Last year a manufacturer of wood shop dust collection systems came out with a system geared to the small shops using shop vacs what they call Dust Deputy. The most effective way to separate dust and debris is to pass it through a cyclone dust collector. My first has really worked well, worked like snot on glass. I have demonstrated it to my neighbors and they were wowed. One of my restore pictures had my Dust Deputy shown in the background, I received my second one Thrusday. Onieda recommended putting 2 in series to help separarate the finer sanding dust from fine dust projects. Seems like this is the system we need. My first one last year cost $59 + 12 +for shipping.Last week there is a sale for $39.00. Then it takes a home depot bucket, I stacked the top bucket into a bottom one that I weighted wth bricks in the bottom to keep the small stack stable. I need to go ahead and put the series configuration together and test it .

P5020005.jpg
:redface:

One last idea i'd like to pass on concerning how you form passages to bring the water out to the bildge. I acquired an electrician's drill for drilling down through plates in finished wall. For that prupose it works great, I took one that i alrady had and it drilled through the foam like butter. I is about 3 1/2 feet long with a 3/4 inch drill bit on the end. It is very flexible and I was able to more or less guide it along the corner between the hull and the stringers. Drying a varible drill at slowest speed is the safest way.
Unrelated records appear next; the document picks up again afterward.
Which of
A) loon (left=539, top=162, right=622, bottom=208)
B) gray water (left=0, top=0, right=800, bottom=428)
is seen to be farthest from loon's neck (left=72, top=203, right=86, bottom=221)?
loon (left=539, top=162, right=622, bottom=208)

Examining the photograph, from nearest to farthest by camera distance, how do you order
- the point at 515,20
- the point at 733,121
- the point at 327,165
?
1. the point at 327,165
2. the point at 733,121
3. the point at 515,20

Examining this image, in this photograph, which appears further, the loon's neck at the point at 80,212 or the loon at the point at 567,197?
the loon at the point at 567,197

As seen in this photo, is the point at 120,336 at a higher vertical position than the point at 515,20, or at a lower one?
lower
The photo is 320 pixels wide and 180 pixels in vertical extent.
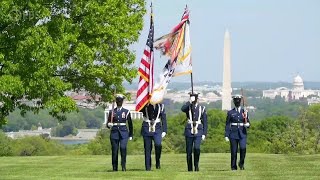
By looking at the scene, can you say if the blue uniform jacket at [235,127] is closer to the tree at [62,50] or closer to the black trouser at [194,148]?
the black trouser at [194,148]

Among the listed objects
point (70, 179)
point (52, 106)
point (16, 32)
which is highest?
point (16, 32)

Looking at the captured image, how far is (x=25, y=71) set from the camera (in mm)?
25891

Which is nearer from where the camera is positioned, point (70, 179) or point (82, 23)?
point (70, 179)

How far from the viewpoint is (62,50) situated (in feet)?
88.2

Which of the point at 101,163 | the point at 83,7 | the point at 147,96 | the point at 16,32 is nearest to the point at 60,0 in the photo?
the point at 83,7

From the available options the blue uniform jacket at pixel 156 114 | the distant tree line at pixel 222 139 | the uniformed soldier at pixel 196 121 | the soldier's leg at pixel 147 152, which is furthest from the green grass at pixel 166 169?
the distant tree line at pixel 222 139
Cut throug like butter and left a nice round hole. The debris is pulled out by working the bit back and forth. I feel that there is little risk to the joint between the hull and stringers. Of course it does leave the top foam cells damaged around the and the will problably hold a small amount of water.
P5040008-1.jpg


This shows the flexibility of the shaft.

P5040007-1.jpg

This the working end of drill. Overall length is 53 1/2 and the working drill bit is about 5 1/2 inches x 3/4".

P5040011.jpg

The drill was in tight quarters so I had to angle it into the intersections of the hull and the stringers. I know I didn't have a fillet formed by peanutbutter so there was no smooth transition to guide the drill. I just flexed it as it got in to make the hole follow the corner formed by the stringer. The hole was round and there didn't seem to any drag or grabbing of the bit. I ran the drill on real slow speed and it still cut my foam like butter. Also if you need shorter sharts you could cut the sfat to what ever size you need. Also can add short extensions to make the shaft longer.

P5040013.jpg


This shows the hole drilled along the stringer/hull intersection.

If this works it would be a lot simpler that all the other approaches, swim noodles. PVC pipe and baloons. Good luck on what ever approach you choose.